Long-term effects can include damage to the corneal surfaces, which can lead to vision problems. Treatment of ADDE usually involves artificial tears. It can also include using custom lenses such as scleral lenses and ortho-k lenses.
In more advanced cases, punctual plugs may be used to help retain the aqueous component in the eye. Prescription medications, such as Restasis, may be prescribed to increase tear production.
Evaporative Dry Eye:
It is the most common form of dry eye, accounting for up to 85% of all dry eye cases. It occurs due to an imbalance in the composition of the meibomian glands. This produces the protective lipid layer of the tear film that helps to prevent evaporation of the outermost layer of tears.
Symptoms of EDE are typically dry, gritty, irritated or burning eyes, sensitivity to light. It also includes frequently rubbing or shutting the eyes due to discomfort.

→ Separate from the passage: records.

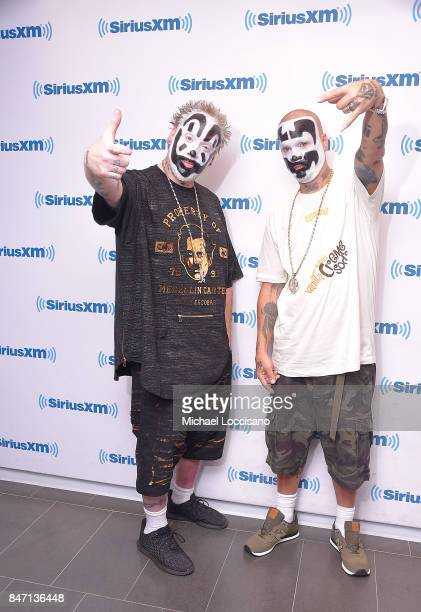 Violent J and Shaggy 2 Dope of Insane Clown Posse visit SiriusXM Studios on September 14 2017 in New York City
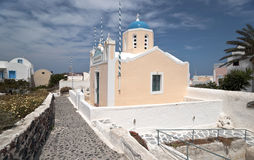 Greek church. Small Greek church in Santorini island Stock Photos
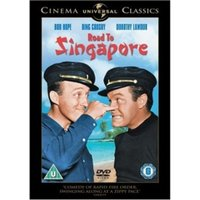 Road To Singapore DVD
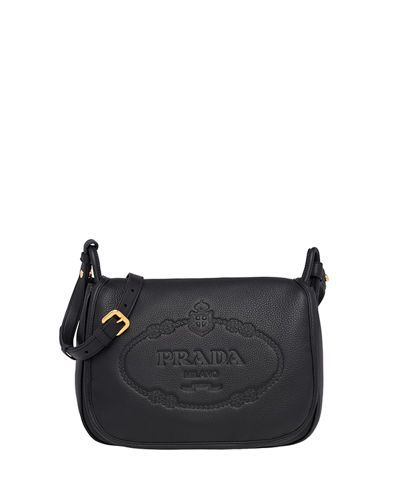 968c48bb0908a1 Prada Daino Shoulder Bag | ⚜ PRADA ⚜ | Bags, Leather saddle bags ...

Treatment is typically aimed at restoring the integrity of the meibomian glands and the tear film to reduce tear evaporation. Treatment options include topical medications, nutritional supplements, and lid-warming compresses.
Mixed Dry Eye:
People who suffer from mixed dry eye generally have multiple causes for the development of their symptoms. An imbalance in the amount of oil or poor quality of oil produced can cause mixed dry eye.
Other causes may include environmental factors, a decrease in blinking due to digital device use or everyday environmental stress, or systemic diseases such as Sjogren’s Syndrome.

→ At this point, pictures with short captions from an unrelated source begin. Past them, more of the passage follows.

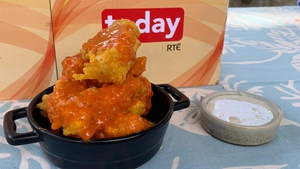 """ags Roche's cauliflower fritter """"wings"""" with blue cheese dip and celery"""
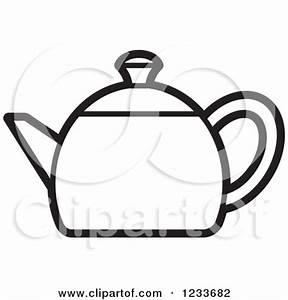 Teapot Clipart Black And White | Clipart Panda - Free ...
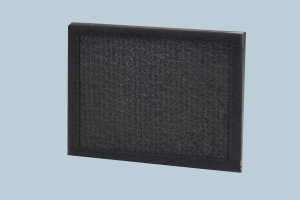 Internal ODOR Filter for Vanguard 1x and 2x Dust Collectors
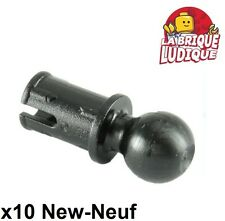 Lego technic - 10x Pin with Friction and Towball noir/black 6628 NEUF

Treatments for mixed dry eye include the use of lubricating drops, punctual plugs which reduce tear drainage, supplements, lifestyle changes, and prescription treatments.

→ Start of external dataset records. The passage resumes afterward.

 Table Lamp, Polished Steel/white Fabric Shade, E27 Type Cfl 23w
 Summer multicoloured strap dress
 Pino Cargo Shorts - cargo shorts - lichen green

What Can Dry Eye Be a Sign Of?
Dry eye can be a sign of something more serious than temporary eye discomfort. For some, it can be an indication of an underlying neurological disorder such as multiple sclerosis. It can also point to worsening vision, which is something that might be more serious than people think.
Dry eye can also be an indication of autoimmune diseases like lupus, Sjögren’s Syndrome. People with thyroid disorders or taking certain medications can also experience dry eye as one of the side effects.
It is important to understand that excessive dryness can be a symptom of something more serious and should be taken seriously. Regularly monitoring changes in eye dryness should be done to prevent any complications. It is best to see an eye doctor to ensure that the problem is taken care of.
Tests That Diagnose Dry Eye
Schirmer’s test is the most common. It involves the clinician placing a filter paper strip underneath the patient’s lower eye lid. Another test is a tear film break-up time (TFBUT) test. It measures the amount of time a patient’s tear film takes to break apart.
Meibomian gland expressibility is also an important diagnostic test. The clinician manually squeezes the eyelid to determine if there is visible meibum secretion. And lastly, an Ocular Surface Disease Index (OSDI) questionnaire can be used to determine the discomfort and irritation associated with dry eyes.
How to Prevent Dry Eyes
Begin by lessening your amount of screen time. Look away from your devices and take breaks throughout the day. If you spend a lot of time working on computers, try using the 20-20-20 rule. It is where you take a 20-second break to look at something 20 feet away after every 20 minutes. Blink frequently when looking at screens, and make sure to blink fully, allowing your eyes to be moistened.
Humidify your home during winter months and wear protective eyewear when outdoors. Ensure you are consuming a balanced diet which is free of trans fats and smoking.
Know the Signs of Dry Eye and Take Immediate Action
Dry eye can cause a range of symptoms, from uncomfortable foreign body sensations to blurred vision. The signs and symptoms are best recognized by looking for changes in visible signs of the eyes, such as irritation, redness, and tears.
If any of these signs of dry eye are noticed, it’s important to take timely action. Be sure to talk to your doctor if you’re noticing any of these symptoms to see a diagnosis and recommended treatment plan.